*Aim 1*: In the HHP leaderboard post, what share of the final data were the teams ranked on before the announcement?
*Aim 2*: From the HHP leaderboard post, rewrite everything from "I've written about the" down to "Final Standings for convenience.", with "competition" changed to "contest".

The Happy Technologist Interesting Geekdom

R Slopegraphs and the HHP Leaderboard

I'm still working on my visualization-fu, so when the Heritage Health Prize finally got announced, the final scores provided a simple source of data that I wanted to investigate.

I've written about the HHP before.  After spending three years with the competition, the winners were announced at Health Datapalooza just a few days ago.  Prior to the announcement, the teams had been ranked based on a 30% sample of the final data, so it was of some interest to see what happened to the scores against the full 100%.  For one thing, I personally dropped from 80th place to 111th, and the winners of the $500,000 prize jumped from 4th place to take the prize... not an unheard of jump, but given the apparent lead of the top 3 teams it was somewhat unexpected.  The results were published on the HHP site, but I scraped them manually into a .csv format for a little simpler manipulation.  An Excel file with the raw and manipulated data is attached here:  HHP Final Standings for convenience.

*Data excerpts*:
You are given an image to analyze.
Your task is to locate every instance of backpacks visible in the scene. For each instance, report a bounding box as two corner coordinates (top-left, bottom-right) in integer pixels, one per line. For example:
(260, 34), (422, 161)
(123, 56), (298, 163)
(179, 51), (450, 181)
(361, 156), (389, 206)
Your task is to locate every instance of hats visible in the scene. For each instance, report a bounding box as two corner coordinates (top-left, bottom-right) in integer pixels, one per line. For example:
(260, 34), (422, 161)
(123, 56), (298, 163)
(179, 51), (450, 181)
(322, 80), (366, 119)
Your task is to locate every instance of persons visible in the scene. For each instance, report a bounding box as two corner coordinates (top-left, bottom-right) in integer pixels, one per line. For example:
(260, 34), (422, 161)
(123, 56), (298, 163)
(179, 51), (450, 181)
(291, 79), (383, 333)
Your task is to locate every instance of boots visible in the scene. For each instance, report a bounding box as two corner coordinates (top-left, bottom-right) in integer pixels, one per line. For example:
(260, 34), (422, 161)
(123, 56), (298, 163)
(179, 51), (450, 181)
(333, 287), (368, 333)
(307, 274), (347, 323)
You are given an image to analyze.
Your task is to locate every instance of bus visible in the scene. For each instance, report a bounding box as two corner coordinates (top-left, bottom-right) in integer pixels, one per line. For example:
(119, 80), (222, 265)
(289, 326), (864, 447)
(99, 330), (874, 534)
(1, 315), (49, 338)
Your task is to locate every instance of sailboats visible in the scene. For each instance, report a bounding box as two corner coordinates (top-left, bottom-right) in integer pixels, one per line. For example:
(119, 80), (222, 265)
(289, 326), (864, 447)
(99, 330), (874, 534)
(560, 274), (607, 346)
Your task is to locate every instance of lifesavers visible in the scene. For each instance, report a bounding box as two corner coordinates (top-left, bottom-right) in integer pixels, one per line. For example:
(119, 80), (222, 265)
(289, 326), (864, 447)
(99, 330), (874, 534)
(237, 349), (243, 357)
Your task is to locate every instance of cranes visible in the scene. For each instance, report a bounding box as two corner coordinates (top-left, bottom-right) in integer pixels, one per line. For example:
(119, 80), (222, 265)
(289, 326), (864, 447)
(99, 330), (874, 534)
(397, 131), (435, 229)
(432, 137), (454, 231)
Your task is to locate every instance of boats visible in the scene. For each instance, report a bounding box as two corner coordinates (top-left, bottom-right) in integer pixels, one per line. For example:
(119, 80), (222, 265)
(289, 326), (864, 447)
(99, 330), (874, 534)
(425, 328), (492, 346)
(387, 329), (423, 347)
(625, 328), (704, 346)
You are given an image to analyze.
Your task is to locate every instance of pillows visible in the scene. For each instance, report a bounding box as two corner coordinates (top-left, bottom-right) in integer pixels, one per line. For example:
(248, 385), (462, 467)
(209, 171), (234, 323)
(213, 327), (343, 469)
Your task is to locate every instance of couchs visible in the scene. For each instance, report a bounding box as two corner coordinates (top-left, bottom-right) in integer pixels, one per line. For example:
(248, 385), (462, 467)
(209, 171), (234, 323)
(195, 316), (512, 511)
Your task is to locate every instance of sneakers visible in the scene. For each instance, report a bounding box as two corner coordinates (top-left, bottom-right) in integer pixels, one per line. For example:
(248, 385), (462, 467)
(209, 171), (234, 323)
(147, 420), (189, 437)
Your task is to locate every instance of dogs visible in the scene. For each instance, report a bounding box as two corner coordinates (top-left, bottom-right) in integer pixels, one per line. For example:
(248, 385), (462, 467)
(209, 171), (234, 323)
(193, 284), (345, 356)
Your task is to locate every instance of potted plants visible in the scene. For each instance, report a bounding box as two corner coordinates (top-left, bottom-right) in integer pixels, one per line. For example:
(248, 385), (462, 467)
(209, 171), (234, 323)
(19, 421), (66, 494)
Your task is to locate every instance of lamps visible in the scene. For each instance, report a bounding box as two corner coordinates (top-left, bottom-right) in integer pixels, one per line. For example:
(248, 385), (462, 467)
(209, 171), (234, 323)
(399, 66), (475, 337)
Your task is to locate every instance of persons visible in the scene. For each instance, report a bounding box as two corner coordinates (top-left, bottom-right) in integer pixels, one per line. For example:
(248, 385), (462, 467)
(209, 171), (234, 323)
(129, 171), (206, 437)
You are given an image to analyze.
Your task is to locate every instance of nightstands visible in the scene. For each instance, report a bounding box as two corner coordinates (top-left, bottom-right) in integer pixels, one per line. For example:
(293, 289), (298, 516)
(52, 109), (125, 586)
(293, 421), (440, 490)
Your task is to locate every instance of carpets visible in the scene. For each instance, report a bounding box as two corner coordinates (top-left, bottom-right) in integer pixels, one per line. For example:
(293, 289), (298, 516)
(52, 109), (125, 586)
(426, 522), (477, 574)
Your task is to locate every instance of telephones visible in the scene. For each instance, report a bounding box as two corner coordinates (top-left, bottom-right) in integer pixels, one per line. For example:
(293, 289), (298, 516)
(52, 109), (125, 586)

*Result 1*: A 30% sample.

*Result 2*:
I've written about the HHP before.  After spending three years with the contest, the winners were announced at Health Datapalooza just a few days ago.  Prior to the announcement, the teams had been ranked based on a 30% sample of the final data, so it was of some interest to see what happened to the scores against the full 100%.  For one thing, I personally dropped from 80th place to 111th, and the winners of the $500,000 prize jumped from 4th place to take the prize... not an unheard of jump, but given the apparent lead of the top 3 teams it was somewhat unexpected.  The results were published on the HHP site, but I scraped them manually into a .csv format for a little simpler manipulation.  An Excel file with the raw and manipulated data is attached here:  HHP Final Standings for convenience.